Stored records |
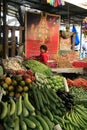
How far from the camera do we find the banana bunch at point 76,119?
410 centimetres

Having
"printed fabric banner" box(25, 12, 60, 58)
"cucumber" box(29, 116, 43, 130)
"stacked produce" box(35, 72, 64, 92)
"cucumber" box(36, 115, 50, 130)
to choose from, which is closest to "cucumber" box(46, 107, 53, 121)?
"cucumber" box(36, 115, 50, 130)

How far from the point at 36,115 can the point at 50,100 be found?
421 mm

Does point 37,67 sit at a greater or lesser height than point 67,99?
greater

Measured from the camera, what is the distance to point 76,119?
4293 mm

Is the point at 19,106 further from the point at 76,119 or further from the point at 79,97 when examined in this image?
the point at 79,97

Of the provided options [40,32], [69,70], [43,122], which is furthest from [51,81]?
[40,32]

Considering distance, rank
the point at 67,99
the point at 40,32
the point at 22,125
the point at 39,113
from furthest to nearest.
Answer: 1. the point at 40,32
2. the point at 67,99
3. the point at 39,113
4. the point at 22,125

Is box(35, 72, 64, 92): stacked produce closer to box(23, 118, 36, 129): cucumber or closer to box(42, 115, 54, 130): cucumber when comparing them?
box(42, 115, 54, 130): cucumber

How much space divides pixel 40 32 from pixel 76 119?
648cm

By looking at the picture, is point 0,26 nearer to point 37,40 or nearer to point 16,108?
point 37,40

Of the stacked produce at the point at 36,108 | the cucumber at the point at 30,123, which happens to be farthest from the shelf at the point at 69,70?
the cucumber at the point at 30,123

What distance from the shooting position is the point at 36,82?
15.2 ft

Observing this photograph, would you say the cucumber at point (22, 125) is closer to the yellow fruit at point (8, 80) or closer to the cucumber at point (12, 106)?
the cucumber at point (12, 106)

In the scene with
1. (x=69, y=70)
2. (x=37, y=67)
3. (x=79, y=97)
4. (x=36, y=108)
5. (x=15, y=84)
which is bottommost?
(x=69, y=70)
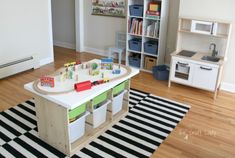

Task brief | Turn every line of the records above into a numbered list, skipping blank lines and leaving out the pictures.

Written answer |
1. How far from the camera do we find the banana bunch at point 76,119?
2. 410 centimetres
3. Having
4. "printed fabric banner" box(25, 12, 60, 58)
5. "cucumber" box(29, 116, 43, 130)
6. "stacked produce" box(35, 72, 64, 92)
7. "cucumber" box(36, 115, 50, 130)
8. to choose from, which is closest to "cucumber" box(46, 107, 53, 121)?
9. "cucumber" box(36, 115, 50, 130)
10. How far from the point at 36,115 can the point at 50,100 be found?
11. 421 mm
12. Does point 37,67 sit at a greater or lesser height than point 67,99?
13. greater
14. Measured from the camera, what is the distance to point 76,119?
15. 4293 mm
16. Is the point at 19,106 further from the point at 76,119 or further from the point at 79,97 when examined in this image?
17. the point at 79,97
18. Of the provided options [40,32], [69,70], [43,122], which is furthest from [51,81]?
19. [40,32]
20. Considering distance, rank
21. the point at 67,99
22. the point at 40,32
23. the point at 22,125
24. the point at 39,113
25. from furthest to nearest.
26. Answer: 1. the point at 40,32
27. 2. the point at 67,99
28. 3. the point at 39,113
29. 4. the point at 22,125
30. Is box(35, 72, 64, 92): stacked produce closer to box(23, 118, 36, 129): cucumber or closer to box(42, 115, 54, 130): cucumber when comparing them?
31. box(42, 115, 54, 130): cucumber
32. How much space divides pixel 40 32 from pixel 76 119?
33. 648cm
34. By looking at the picture, is point 0,26 nearer to point 37,40 or nearer to point 16,108?
35. point 37,40
36. Of the stacked produce at the point at 36,108 | the cucumber at the point at 30,123, which happens to be farthest from the shelf at the point at 69,70?
37. the cucumber at the point at 30,123
38. What distance from the shooting position is the point at 36,82?
39. 15.2 ft
40. Observing this photograph, would you say the cucumber at point (22, 125) is closer to the yellow fruit at point (8, 80) or closer to the cucumber at point (12, 106)?
41. the cucumber at point (12, 106)
42. In the scene with
43. 1. (x=69, y=70)
44. 2. (x=37, y=67)
45. 3. (x=79, y=97)
46. 4. (x=36, y=108)
47. 5. (x=15, y=84)
48. which is bottommost?
49. (x=69, y=70)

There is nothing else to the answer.